begin INFORMATION SUPPLIED

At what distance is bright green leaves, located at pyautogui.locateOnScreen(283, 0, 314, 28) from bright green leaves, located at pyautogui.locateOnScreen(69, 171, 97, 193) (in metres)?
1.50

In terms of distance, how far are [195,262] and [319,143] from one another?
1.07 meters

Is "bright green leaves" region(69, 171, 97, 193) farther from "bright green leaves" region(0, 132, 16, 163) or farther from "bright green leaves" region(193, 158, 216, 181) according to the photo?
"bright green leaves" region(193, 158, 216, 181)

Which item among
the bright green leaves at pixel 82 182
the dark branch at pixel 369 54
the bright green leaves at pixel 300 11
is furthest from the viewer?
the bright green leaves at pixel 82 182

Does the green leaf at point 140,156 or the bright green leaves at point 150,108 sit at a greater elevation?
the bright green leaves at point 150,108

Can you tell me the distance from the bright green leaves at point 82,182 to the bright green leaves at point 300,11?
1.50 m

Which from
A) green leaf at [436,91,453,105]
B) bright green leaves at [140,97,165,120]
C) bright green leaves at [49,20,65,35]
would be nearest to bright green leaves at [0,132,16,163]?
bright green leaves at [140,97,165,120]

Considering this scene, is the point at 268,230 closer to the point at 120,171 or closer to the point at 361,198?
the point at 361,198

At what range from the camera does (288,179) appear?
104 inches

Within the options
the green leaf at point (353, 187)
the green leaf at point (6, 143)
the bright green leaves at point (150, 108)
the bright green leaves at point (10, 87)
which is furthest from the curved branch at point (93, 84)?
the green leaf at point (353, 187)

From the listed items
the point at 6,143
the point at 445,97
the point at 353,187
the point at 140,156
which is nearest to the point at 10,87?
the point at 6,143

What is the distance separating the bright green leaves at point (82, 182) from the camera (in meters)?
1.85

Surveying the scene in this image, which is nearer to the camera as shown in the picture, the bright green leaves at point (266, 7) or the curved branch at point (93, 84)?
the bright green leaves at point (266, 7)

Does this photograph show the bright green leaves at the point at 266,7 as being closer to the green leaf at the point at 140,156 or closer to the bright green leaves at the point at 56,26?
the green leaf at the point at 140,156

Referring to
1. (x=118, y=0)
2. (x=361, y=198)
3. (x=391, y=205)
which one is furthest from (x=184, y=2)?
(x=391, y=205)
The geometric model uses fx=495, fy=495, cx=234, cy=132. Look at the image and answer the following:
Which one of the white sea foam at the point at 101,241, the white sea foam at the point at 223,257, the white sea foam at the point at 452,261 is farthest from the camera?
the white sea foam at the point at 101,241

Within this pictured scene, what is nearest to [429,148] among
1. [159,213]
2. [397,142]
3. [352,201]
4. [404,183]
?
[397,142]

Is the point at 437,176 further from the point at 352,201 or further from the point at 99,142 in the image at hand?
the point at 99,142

end INFORMATION SUPPLIED

:: AIM ::
Reproduce verbatim the stretch of the data from the line containing "Surveying the scene" through the end of the data, with both ends included.

:: RESPONSE TO THE TASK ::
Surveying the scene in this image, which is nearer to the camera as shown in the picture, the bright green leaves at point (266, 7) or the curved branch at point (93, 84)?
the bright green leaves at point (266, 7)

Does this photograph show the bright green leaves at the point at 266,7 as being closer to the green leaf at the point at 140,156 or closer to the bright green leaves at the point at 56,26?
the green leaf at the point at 140,156

Referring to
1. (x=118, y=0)
2. (x=361, y=198)
3. (x=391, y=205)
which one is furthest from (x=184, y=2)?
(x=391, y=205)
The geometric model uses fx=495, fy=495, cx=234, cy=132. Look at the image and answer the following:
Which one of the white sea foam at the point at 101,241, the white sea foam at the point at 223,257, the white sea foam at the point at 452,261 is farthest from the camera?
the white sea foam at the point at 101,241

Within this pictured scene, what is nearest to [429,148] among
1. [159,213]
2. [397,142]
3. [352,201]
4. [404,183]
?
[397,142]

Is the point at 437,176 further from the point at 352,201 or further from the point at 99,142 in the image at hand?
the point at 99,142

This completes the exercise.